Una vita trascorsa in magistratura e in prima linea nella lotta alla criminalità organizzata, lascia di sicuro un’eredità difficile da colmare. Protagonista come detto dei due maxi-processi contro la Scu, nelle vesti di pubblico ministero, si è sempre prodigato affinché alla Sacra corona unita fosse riconosciuto lo status di associazione mafiosa. Una “battaglia” in cui si è avvalso della collaborazione dei tanti boss che hanno deciso di ingigantire la schiera dei collaboratori di giustizia, soprattutto dopo le dure condanne inflitte nel primo maxi processo. Un uomo che ha scritto la storia della magistratura leccese e che in oltre quarant’anni spesi al servizio dello Stato è diventato simbolo di legalità e giustizia.

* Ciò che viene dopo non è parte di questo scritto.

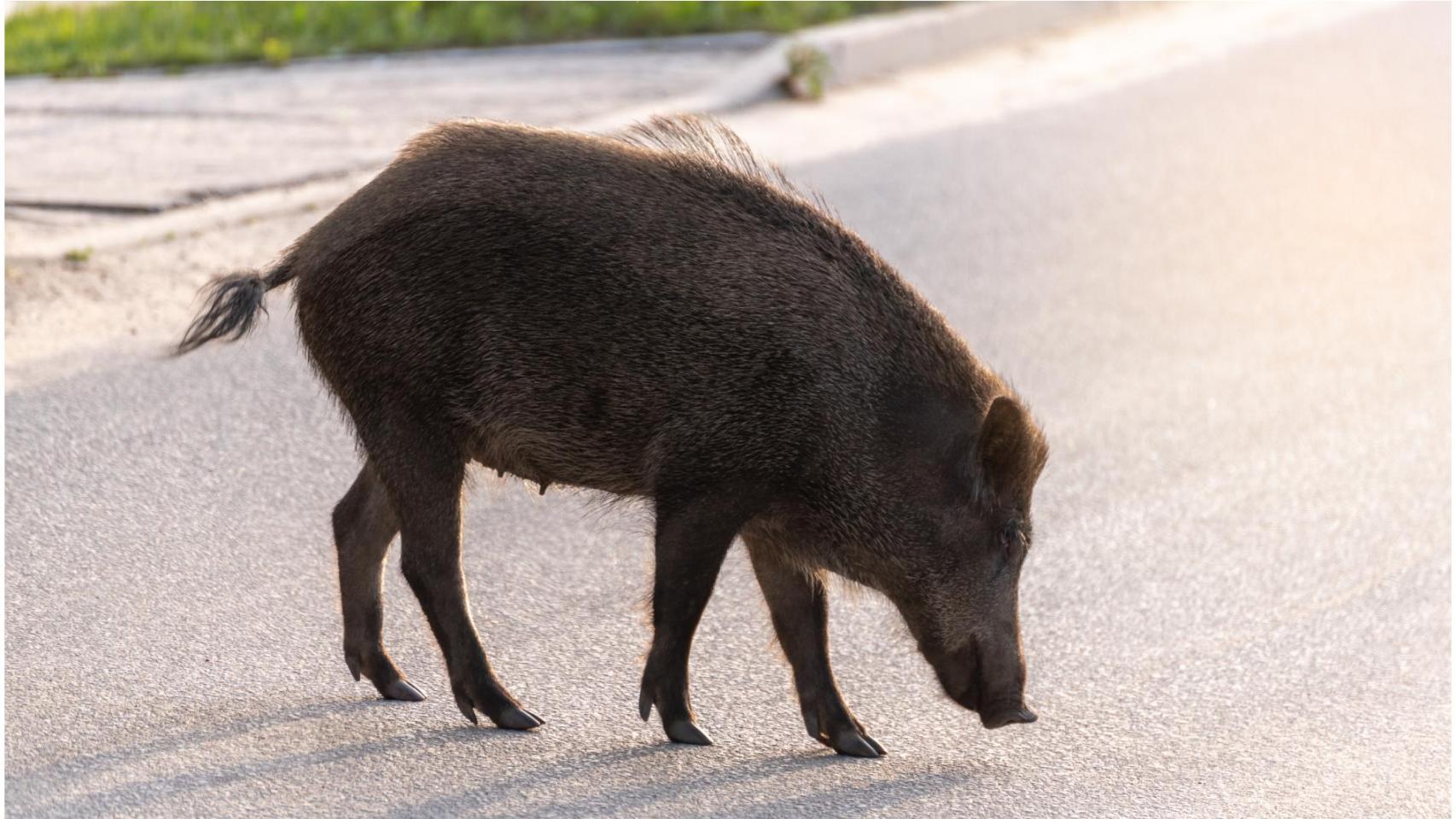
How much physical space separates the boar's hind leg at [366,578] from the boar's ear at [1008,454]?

Sarebbe troppo complicato, o forse riduttivo, riportare le operazioni coordinate e i casi risolti in questi anni, spesi per gran parte nel suo ufficio al secondo piano degli uffici giudiziari di viale De Pietro, circondato dai crest e da un mare di carte, appunti vergati a mano con una grafia ordinata e precisa, codici, informative, atti, fascicoli, targhe, riconoscimenti e l'immancabile scatola di cioccolatini. 

I suoi unici rimpianti sono i casi irrisolti (ben pochi per la verità), tra cui soprattutto l’omicidio di Daniele Gravili, il bimbo di tre anni rapito, stuprato e lasciato agonizzante sulla spiaggia di Torre Chianca. Era il 12 settembre 1992, l’anno delle stragi di Capaci e via D’Amelio. “Con gli strumenti attuali – commenta il procuratore – probabilmente avremmo trovato la soluzione”. Un caso in cui gli inquirenti hanno dovuto fare i conti con una fitta coltre di omertà, “peggio che nei delitti di mafia”, la stessa che Motta in questi lunghi anni ha cercato si squarciare, cercando di far capire alla gente che la criminalità non può sostituirsi allo Stato, e che per i criminali c’è il carcere o una morte prematura. Continuerà questa sua missione anche dopo il 31 dicembre, proseguendo il suo peregrinare nelle scuole, insegnando ai ragazzi i concetti fondamentali di legalità giustizia, rispetto delle regole e civiltà.

Poi, forse, si dedicherà alla stesura di quel libro sulla Sacra corona che tutti auspicano e di cui svela un possibile titolo: “Uniti come i grani del rosario”. “In cinque anni – commenta con una battuta – ho scritto cinque pagine. Mi toccherà chiudermi nell’aula bunker per lavorare in tranquillità, circondato dai tanti faldoni dei due maxi processi alla Scu”. A sostituirlo, come reggente, ci sarà il collega Antonio De Donno, già da un po’ di tempo a capo della Dda leccese. E’ lui, del resto, uno dei possibili sostituti con Leonardo De Castris, procuratore di Foggia dal 2013.

Non resta che un saluto, una stretta di mano e “un grazie di tutto procuratore”, sussurrato dal cronista con commozione e tristezza, quella che avvolge la fine di un’epoca, o il saluto a chi in questi anni è riuscito a insegnare tante cose.